La comida no es lo más venenoso que puede sucederte en un crucero. Esta semana hemos despertado a la evidencia de que los edificios móviles de varias plantas que distorsionan el urbanismo de la fachada de Palma, multiplican por diez el impacto de gases tóxicos de los automóviles. Gracias a esa benemérita actividad turística, en Mallorca hay más azufre que en el infierno dantesco. Por encima de cualquier ciudad europea, excepto Barcelona que se lo merece por independentista. Por supuesto, ni los buques ni sus pasajeros restituyen económicamente el envenenamiento masivo de los indígenas.
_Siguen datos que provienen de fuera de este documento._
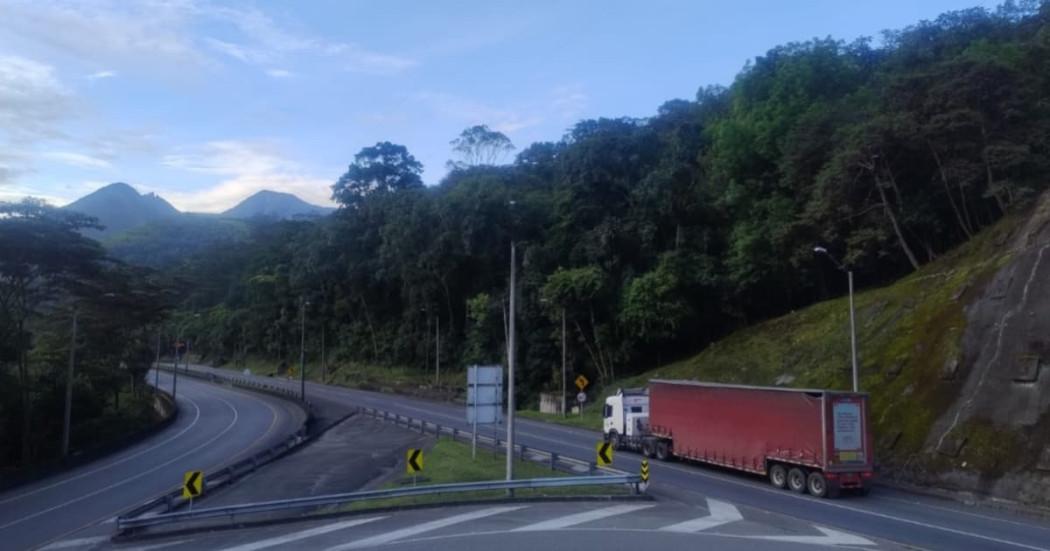 Vehículos de carga y particulares transitando por la Vía al Llano o Vía Bogotá-Villavicencio.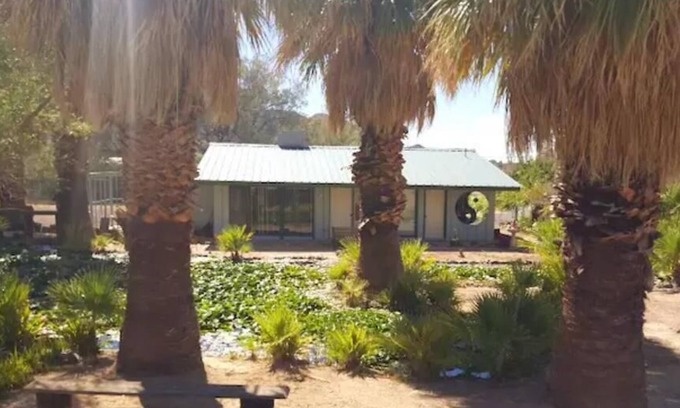 Newberry Springs Cottage | Music Cottage on the Pond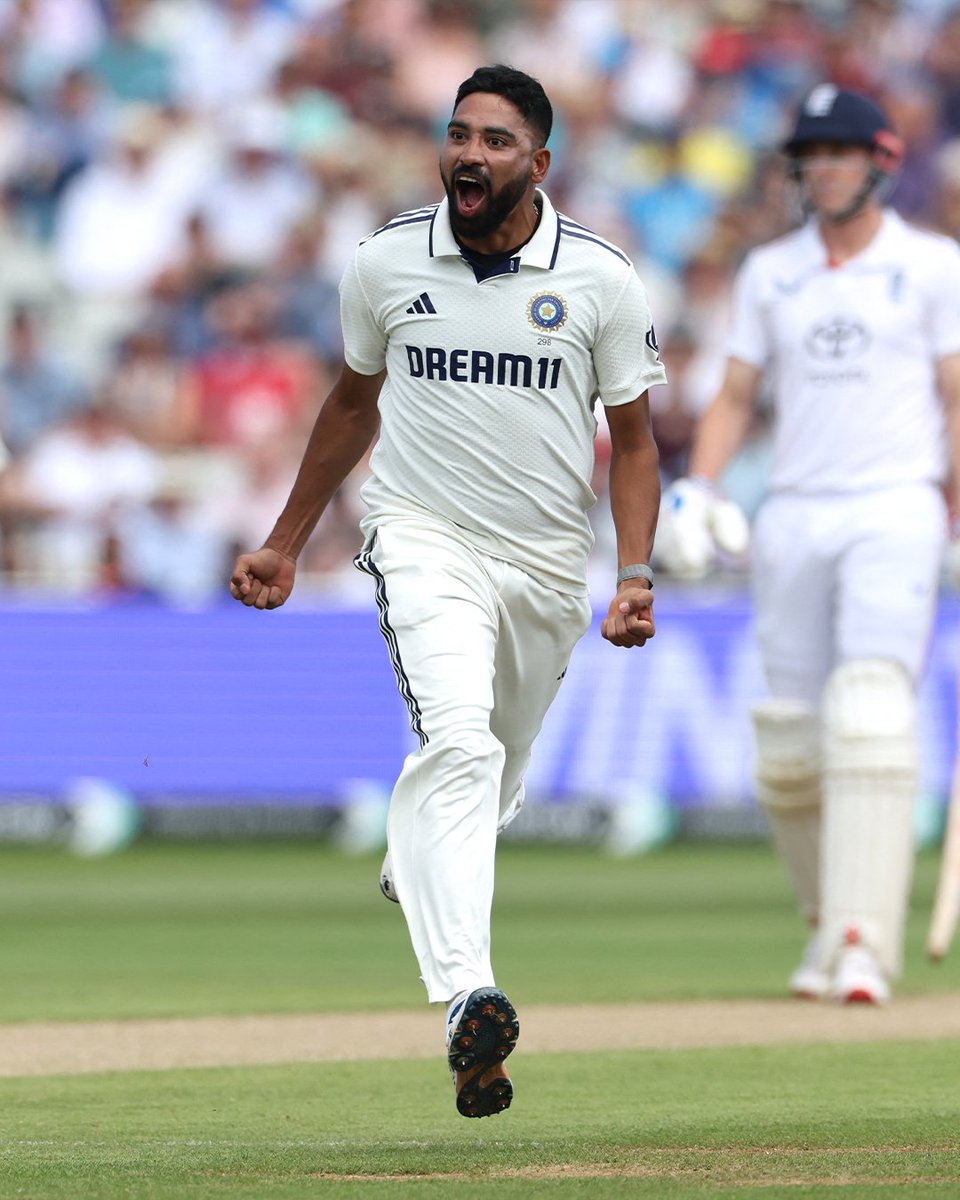 Six for Siraj! 👏

What a turnaround from India

#ENGvIND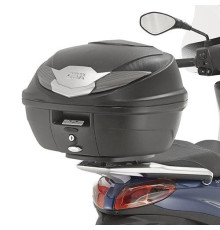Givi Medley 125-150 (16) Стійка для центрального кофра Monolock Без плити Чорний
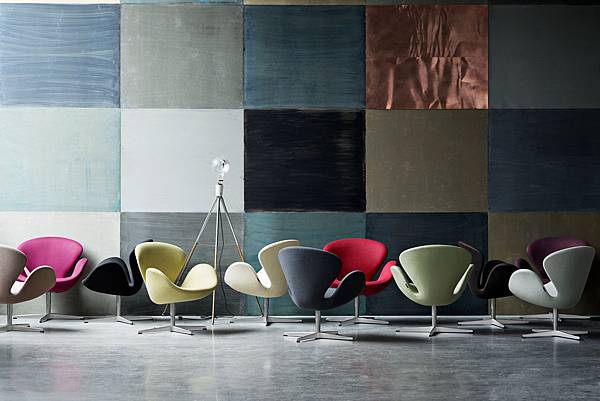Swan-Chair by Arne-Jacobsen05.jpg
La nube tóxica obliga a dos consideraciones, dirigidas a los predicadores de cuantos más turistas, mejor. Dado que estos entusiastas suelen coincidir con los grandes promotores inmobiliarios, y con una parte importante de la población del Paseo Marítimo, habrá que advertir a los compradores de casas millonarias en la zona de la suciedad pulmonar que arriesgan. O aligerar como mínimo los precios, porque el aire es mucho más sano en Son Gotleu, en una envidiable democratización de la contaminación turística. Envenenar a los nuevos residentes era una técnica que no se le habría ocurrido a los peores turistófobos, y ahora viene avalada por los apóstoles del turismo.

En segundo lugar en orden de importancia, el factor humano. Los patrocinadores del turismo a cualquier precio siguen residiendo en Mallorca, aunque tengan preparada la vía de escape. También habitan aquí sus criaturas, hacia quienes profesan la paranoia que rige hoy la sobreprotección de los niños. Encadenan a los bebés, pierden el ánimo si tosen, no fuman en su presencia, los alimentan vigilando el último ingrediente. Y al mismo tiempo, les están inoculando unas dosis de azufre que envenenarían al Gran Satán. Salud a todos, el negocio crucerístico debe continuar.